TEXTAUSZUG

>>>

Streit um Leiharbeit: Zahnloses Gesetz
Der Gesetzentwurf von der Leyens zur Zeitarbeit erntet harte Kritik. Andrea Nahles: "Das ist nichts wert". Und die Stahlkocher fordern Lohngleichheit für Leiharbeiter.
BERLIN taz | Im Aufschwung betrifft jede dritte Neueinstellung die Zeitarbeit. Der Streit um die Bedingungen in der Branche flammt daher jetzt wieder auf. Der Gesetzentwurf von Arbeitsministerin Ursula von der Leyen (CDU) zur Einschränkung der Leiharbeit stößt auf harte Kritik. Die Gewerkschaften kündigten eine Protestwelle auch gegen Missbrauch in der Zeitarbeit an. Bei den Tarifverhandlungen der Stahlkocher am Montag forderte die IG Metall für Leiharbeitnehmer die gleiche Bezahlung wie für die Stammbelegschaft.
SPD-Generalsekretärin Andrea Nahles sagte am Montag zum Entwurf eines "Gesetzes zur Verhinderung von Missbrauch der Arbeitnehmerüberlassung" aus dem Hause von der Leyens: "Das ist nichts wert". Von der Leyen reagiert mit dem Entwurf auf Vorkommnisse bei der Drogeriekette Schlecker. Der Konzern hatte Arbeitnehmer entlassen und als Zeitarbeiter zu geringeren Löhnen beschäftigt. Laut Gesetzentwurf soll dieser "Drehtüreffekt" künftig untersagt sein - allerdings nur bei Beschäftigten, die zuvor bereits in der Firma tätig waren. Neubeschäftigungen von betriebsfernen Personen hingegen kann ein Unternehmen auch künftig zu Zeitarbeitslöhnen vornehmen.

<<<

DATENZEILEN
>>>

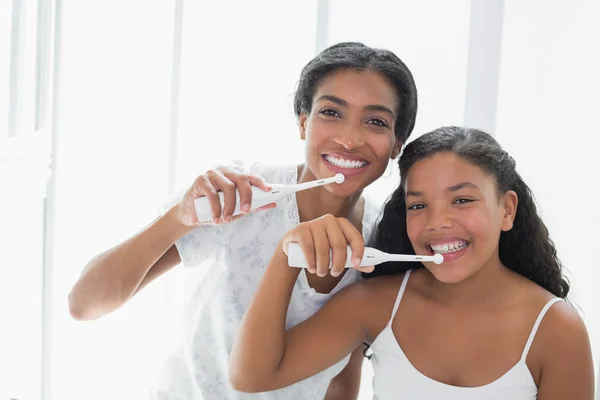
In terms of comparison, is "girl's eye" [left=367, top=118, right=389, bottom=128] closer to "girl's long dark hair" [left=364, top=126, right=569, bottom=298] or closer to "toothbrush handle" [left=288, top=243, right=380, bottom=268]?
"girl's long dark hair" [left=364, top=126, right=569, bottom=298]

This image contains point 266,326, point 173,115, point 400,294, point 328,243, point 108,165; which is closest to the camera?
point 328,243

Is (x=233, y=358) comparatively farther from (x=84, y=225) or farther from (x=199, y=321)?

<<<

AUFGABE 1
Geben Sie aus dem Textauszug zur Leiharbeit alles von „BERLIN taz |“ bis hinunter zu „für die Stammbelegschaft.“ wortgetreu wieder.
AUFGABE 2
Was forderte die IG Metall laut dem Textauszug zur Leiharbeit bei den Tarifverhandlungen der Stahlkocher für Leiharbeitnehmer?
AUFGABE 3
Setzen Sie den Textauszug zur Leiharbeit im Anschluss an seinen letzten Satz fort.
Die Einträge entstammen einer anderen Quelle.

ERGEBNIS 1
BERLIN taz | Im Aufschwung betrifft jede dritte Neueinstellung die Zeitarbeit. Der Streit um die Bedingungen in der Branche flammt daher jetzt wieder auf. Der Gesetzentwurf von Arbeitsministerin Ursula von der Leyen (CDU) zur Einschränkung der Leiharbeit stößt auf harte Kritik. Die Gewerkschaften kündigten eine Protestwelle auch gegen Missbrauch in der Zeitarbeit an. Bei den Tarifverhandlungen der Stahlkocher am Montag forderte die IG Metall für Leiharbeitnehmer die gleiche Bezahlung wie für die Stammbelegschaft.

ERGEBNIS 2
Die gleiche Bezahlung wie für die Stammbelegschaft.

ERGEBNIS 3
Durch den Entwurf blieben die meisten Probleme der Branche "ungelöst", rügte der stellvertretende SPD-Fraktionschef Olaf Scholz. Scholz fordert eine Regelung, nach der Leiharbeiter in kurzer Zeit im Betrieb den gleichen Lohn bekommen wie die Stammbelegschaft. Auch der Chef des Deutschen Gewerkschaftsbundes, Michael Sommer, spricht sich für gleiche Löhne aus. Bisher werden die Arbeitnehmer zumeist nach den Tarifverträgen der Zeitarbeitsbranche entlohnt, die schlechtere Entgelte vorsehen als jene der Stammbelegschaften.
In den Tarifverhandlungen für die Stahlbranche, die am Montag begannen, fordert die IG Metall für die Leiharbeiter den gleichen Tariflohn wie für die Festangestellten im Betrieb. In der Metallbranche gibt es bereits einige Unternehmen, die ihren Zeitarbeitern durch Betriebsvereinbarungen eine annähernd gleiche Bezahlung bieten wie den Stammbelegschaften, sagte Jörg Köther, Sprecher der IG Metall in Frankfurt.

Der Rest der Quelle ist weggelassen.